We were delighted to be invited to the Royal Horticultural Society’s Urban Garden Show, which was being co-curated by our partner Cityscapes.
We commissioned Cityscapes to conduct a feasibility report on our stretch of Regents Canal – the first step to creating a safe and natural walking route between Kings Cross and Camden Town. Our project has so far identified the areas that need improvement, and the various projects that could help us approach these issues. One of our main objectives is to eliminate anti-social and criminal behaviour through an ‘eyes on the street’ approach – allowing interventions, installations and general maintenance to make it clear that this is an area the entire community cares for and will protect.
We’ll also look at how temporary and permanant installations can contribute to improving the aesthetics of the towpath, how new developments can play their part in interacting with the canal, and how to make the most of the space and encourage people to pause and enjoy.
We heard about some of the incredible greening projects undertaken by Team London Bridge. Two projects stand out – Greenwood Theatre and Gibbons Rent – as inspiring examples of integrating art in to greening projects to help engage people using the space.
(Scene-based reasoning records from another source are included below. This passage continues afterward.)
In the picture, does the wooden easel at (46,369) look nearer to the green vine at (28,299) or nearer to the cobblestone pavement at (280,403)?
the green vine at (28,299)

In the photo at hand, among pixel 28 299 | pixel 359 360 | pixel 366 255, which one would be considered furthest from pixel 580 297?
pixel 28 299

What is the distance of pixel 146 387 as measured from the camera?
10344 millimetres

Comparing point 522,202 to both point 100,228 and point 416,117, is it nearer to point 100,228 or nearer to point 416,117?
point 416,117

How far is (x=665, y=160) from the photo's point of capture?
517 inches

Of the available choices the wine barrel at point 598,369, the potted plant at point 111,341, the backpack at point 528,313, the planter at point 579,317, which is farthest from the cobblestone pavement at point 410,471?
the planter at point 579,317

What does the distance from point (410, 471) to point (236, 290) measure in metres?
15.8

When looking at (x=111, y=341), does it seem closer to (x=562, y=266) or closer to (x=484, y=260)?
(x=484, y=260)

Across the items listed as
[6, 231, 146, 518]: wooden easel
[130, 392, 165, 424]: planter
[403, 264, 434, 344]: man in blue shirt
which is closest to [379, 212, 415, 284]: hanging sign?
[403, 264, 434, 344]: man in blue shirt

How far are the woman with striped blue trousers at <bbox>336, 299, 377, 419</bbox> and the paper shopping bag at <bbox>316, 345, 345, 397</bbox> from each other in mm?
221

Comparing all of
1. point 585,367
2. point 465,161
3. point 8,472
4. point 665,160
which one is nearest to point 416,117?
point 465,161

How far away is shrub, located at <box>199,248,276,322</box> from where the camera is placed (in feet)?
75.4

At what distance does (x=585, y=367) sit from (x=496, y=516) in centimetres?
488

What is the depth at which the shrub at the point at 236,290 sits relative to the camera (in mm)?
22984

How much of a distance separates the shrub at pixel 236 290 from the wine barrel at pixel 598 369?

One of the highlights of the event was coming across the Cityscapes Heart of Glass installation. Originally featured at the Chatsworth Flower Show, Heart of Glass explores new tech ways to grow plants. The structure is a living ecosystem in itself, shrouded in mist and horticultural lights. A pool below collects dripping condensation and a disco ball complements a Blondie-inspired soundtrack created by co-founder Darryl Moore.
It’s about reconsidering our relationship with plants and how we can get the most benefit from them. With a disco theme. What’s not to like?